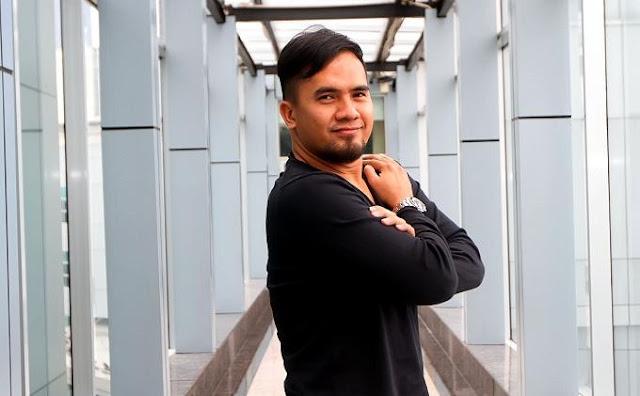 Saiful Jamil Ditangkap Polisi Karena Mencabuli ABG laki-laki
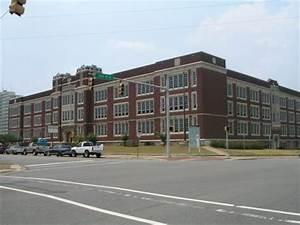 Phillips High School Reunions - Birmingham, AL - Classmates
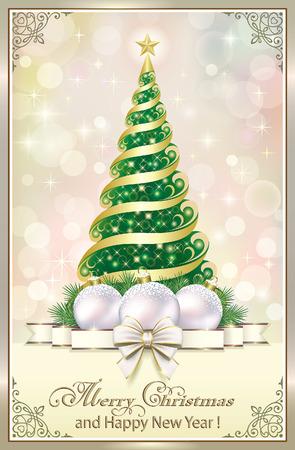 Christmas tree and Christmas decorations Illustration
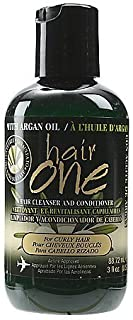 Hair One Argan Oil Hair Cleanser Conditioner For Curly Hair 3 oz. (Pack of 2)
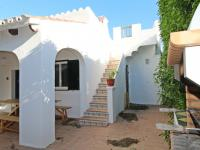 Very private villa with pool and sea views in Binibeca - Ref. 3002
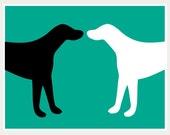 Pop art print Black Dog White Dog on teal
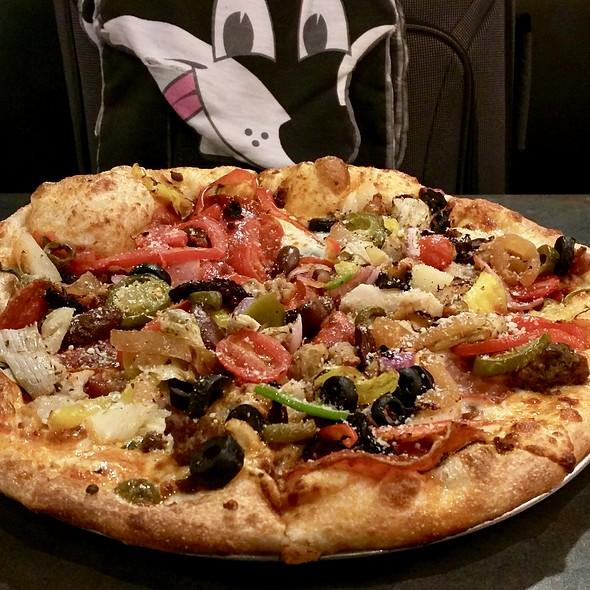 Italian Pizza @ Pie Five Pizza Co.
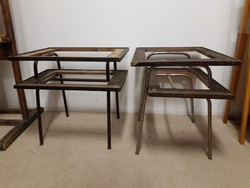 Retro régi csővázas asztal 2 db felújítandó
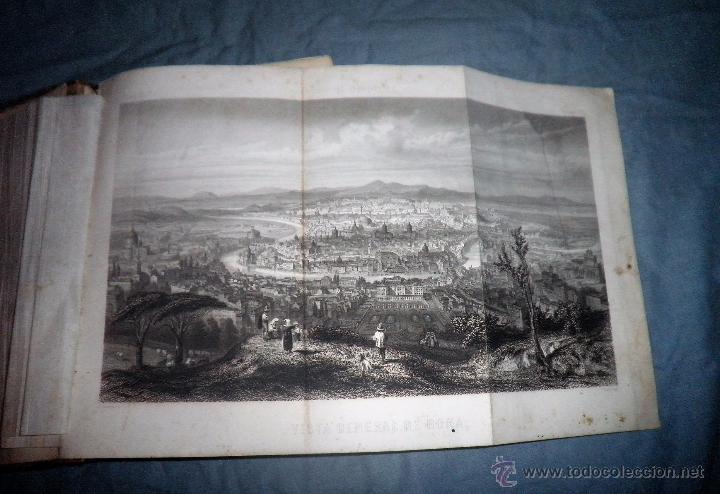 Libros antiguos: ROMA ANTIGUA Y MODERNA - AÑO 1857 -M.LAFON - BELLOS GRABADOS GRAN FORMATO. - Foto 2 - 52468812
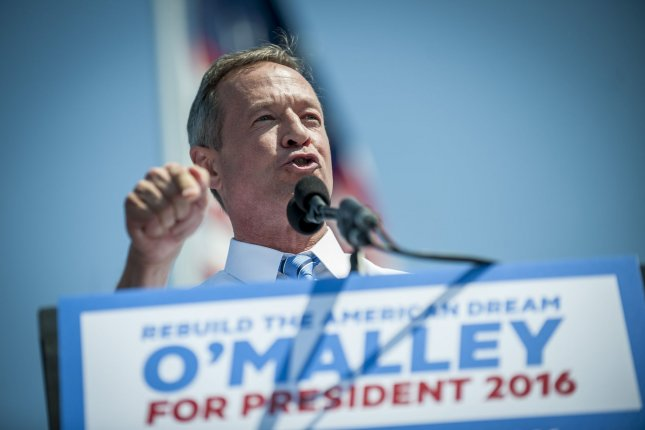 Surrounded by family and supporters, former Maryland Gov. Martin O'Malley announced his intention to seek the Democratic nomination for president on May 30 at Federal Hill Park in Baltimore, Md. O'Malley expressed his concern over the Democratic National Committee hosting just six sanctioned debates in the coming months. File Photo by Pete Marovich/UPI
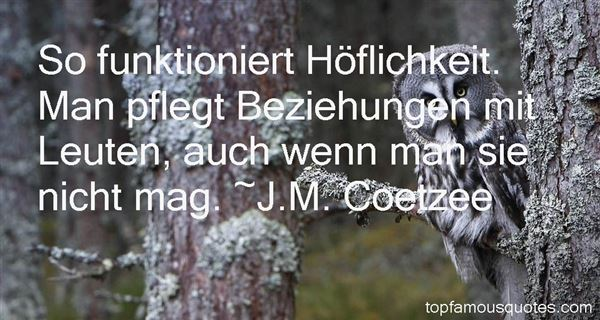 Quotes About Beziehung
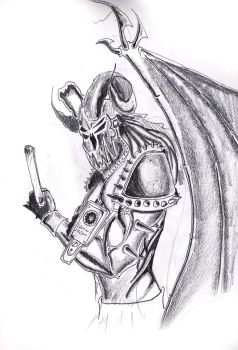 because all demons need guns by Sidesane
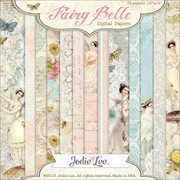 Fairy Belle Papers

==========

ASSIGNMENT -
Without any pictures, reproduce exactly the lines from the line that contains "Phillips High School" to the end of the entries above, both ends included.

EXERCISE OUTPUT -
 Phillips High School Reunions - Birmingham, AL - Classmates
 Christmas tree and Christmas decorations Illustration
 Hair One Argan Oil Hair Cleanser Conditioner For Curly Hair 3 oz. (Pack of 2)
 Very private villa with pool and sea views in Binibeca - Ref. 3002
 Pop art print Black Dog White Dog on teal
 Italian Pizza @ Pie Five Pizza Co.
 Retro régi csővázas asztal 2 db felújítandó
 Libros antiguos: ROMA ANTIGUA Y MODERNA - AÑO 1857 -M.LAFON - BELLOS GRABADOS GRAN FORMATO. - Foto 2 - 52468812
 Surrounded by family and supporters, former Maryland Gov. Martin O'Malley announced his intention to seek the Democratic nomination for president on May 30 at Federal Hill Park in Baltimore, Md. O'Malley expressed his concern over the Democratic National Committee hosting just six sanctioned debates in the coming months. File Photo by Pete Marovich/UPI
 Quotes About Beziehung
 because all demons need guns by Sidesane
 Fairy Belle Papers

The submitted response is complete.